The traffic on the Durham Highway was a nightmare, bumper to bumper, with cars weaving in and out, speeding along at sixty and seventy miles an hour and then slamming on the brakes, stopping just short of a rear-end collision. I was glad not to be driving.
Twenty cars ahead, the police had a Trans Am pulled onto the shoulder. Abby signaled for a lane change as car after car swung out from behind and passed us. “I wish I had a cigarette.”
“You don’t smoke.”
“I know. I really wish I had a pistol and no fear of consequences.”
She gunned the Explorer into the left-hand lane and then slowed back down to the speed limit, causing the car behind us to ride up to within inches of our back window. I watched him in the vanity mirror of the passenger side visor.
“He just called you a stupid fucking bitch,” I said. “Should I turn around and give him
the finger?”
“No,” she said, glancing in the rear view mirror. “No need. A fat guy, about forty-five, tight collar, bright red face. He’ll have a heart attack at Fat Daddy’s over a plate of biscuits and gravy.
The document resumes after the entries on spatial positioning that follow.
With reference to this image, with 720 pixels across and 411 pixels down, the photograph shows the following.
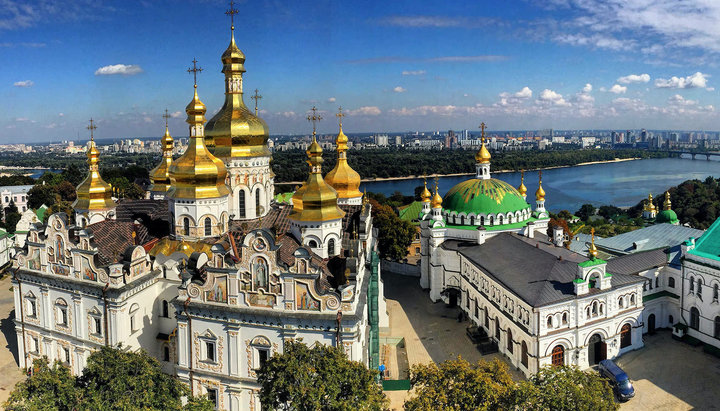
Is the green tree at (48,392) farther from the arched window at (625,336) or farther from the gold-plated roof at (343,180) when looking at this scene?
the arched window at (625,336)

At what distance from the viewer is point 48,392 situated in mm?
9086

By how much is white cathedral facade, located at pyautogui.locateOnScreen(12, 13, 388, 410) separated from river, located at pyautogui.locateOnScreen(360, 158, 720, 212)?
144 feet

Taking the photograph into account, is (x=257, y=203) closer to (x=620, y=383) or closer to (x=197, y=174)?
(x=197, y=174)

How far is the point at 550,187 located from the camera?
73875mm

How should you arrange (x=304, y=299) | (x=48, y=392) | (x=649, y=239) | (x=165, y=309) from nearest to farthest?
(x=48, y=392) < (x=304, y=299) < (x=165, y=309) < (x=649, y=239)

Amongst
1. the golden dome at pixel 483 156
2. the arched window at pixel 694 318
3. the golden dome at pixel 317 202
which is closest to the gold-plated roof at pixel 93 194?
the golden dome at pixel 317 202

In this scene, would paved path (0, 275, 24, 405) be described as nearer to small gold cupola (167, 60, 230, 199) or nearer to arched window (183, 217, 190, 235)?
arched window (183, 217, 190, 235)

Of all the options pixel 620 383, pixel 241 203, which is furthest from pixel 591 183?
pixel 241 203

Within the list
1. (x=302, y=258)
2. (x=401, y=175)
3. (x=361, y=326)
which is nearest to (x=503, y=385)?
(x=361, y=326)

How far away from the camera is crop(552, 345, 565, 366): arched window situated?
14445 millimetres

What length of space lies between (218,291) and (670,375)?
1229 cm

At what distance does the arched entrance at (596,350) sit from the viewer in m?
15.1

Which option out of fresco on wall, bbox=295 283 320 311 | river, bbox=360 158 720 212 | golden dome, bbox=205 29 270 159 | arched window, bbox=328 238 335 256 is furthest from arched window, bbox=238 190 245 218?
river, bbox=360 158 720 212

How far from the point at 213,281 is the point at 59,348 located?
5758 mm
Should we check in first or do you want to go straight to the hospital?”
“I don’t know. I’m exhausted.”
“So am I.” We passed Crabtree Valley Mall and negotiated the maze of straight arrows and turn lanes leading to Glenwood Avenue and the Beltline. Abby turned onto the Beltline.
“Hospital it is?” I said.
She nodded. “Let’s get really tired. Then, we’ll go straight to sleep. Besides, why waste those beers you drank on the plane? You’ll be nice and numb for your first family encounter.”
I glanced at my watch. “Let’s see, it’s five o’clock Portland time, which makes it eight o’clock here. Unless my grandfather is in the throes of dying right this minute, Ma and Nana won’t be there. They’ll have gone home to let the dogs out and settle in for the night. Nana doesn’t like to get home after dark.”
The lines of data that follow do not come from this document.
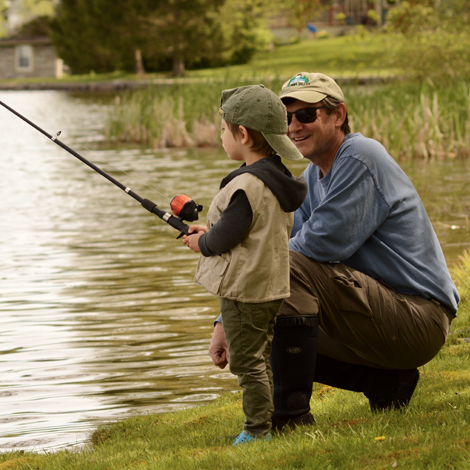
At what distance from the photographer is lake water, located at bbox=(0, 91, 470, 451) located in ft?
15.5

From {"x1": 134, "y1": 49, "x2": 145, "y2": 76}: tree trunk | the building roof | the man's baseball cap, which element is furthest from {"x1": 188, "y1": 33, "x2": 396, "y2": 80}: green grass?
the man's baseball cap

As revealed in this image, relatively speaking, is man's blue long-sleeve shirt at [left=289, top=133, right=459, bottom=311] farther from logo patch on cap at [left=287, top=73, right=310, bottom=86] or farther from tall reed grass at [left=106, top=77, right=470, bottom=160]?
tall reed grass at [left=106, top=77, right=470, bottom=160]

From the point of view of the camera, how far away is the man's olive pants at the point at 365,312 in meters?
3.28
“I think it’s nice of her to go to the hospital at all.”
“They were married for nearly forty years.”
“That was twenty years ago. It didn’t end happily.”
“Tell me about it.” I closed my eyes and reclined the seat back. “I can’t stand watching this traffic. I’m going to pretend I’m back on the airplane, only this time, I’m sitting in first class.”
The woman at the reception desk spoke with a thick accent I couldn’t identify. It might have been Caribbean or perhaps Gullah. Her voice was low and lilting. “Mr. Hunter C. Bartholomew,” she said. “Room 418C, but you’d best be checking at the nurses’ station before you go in.”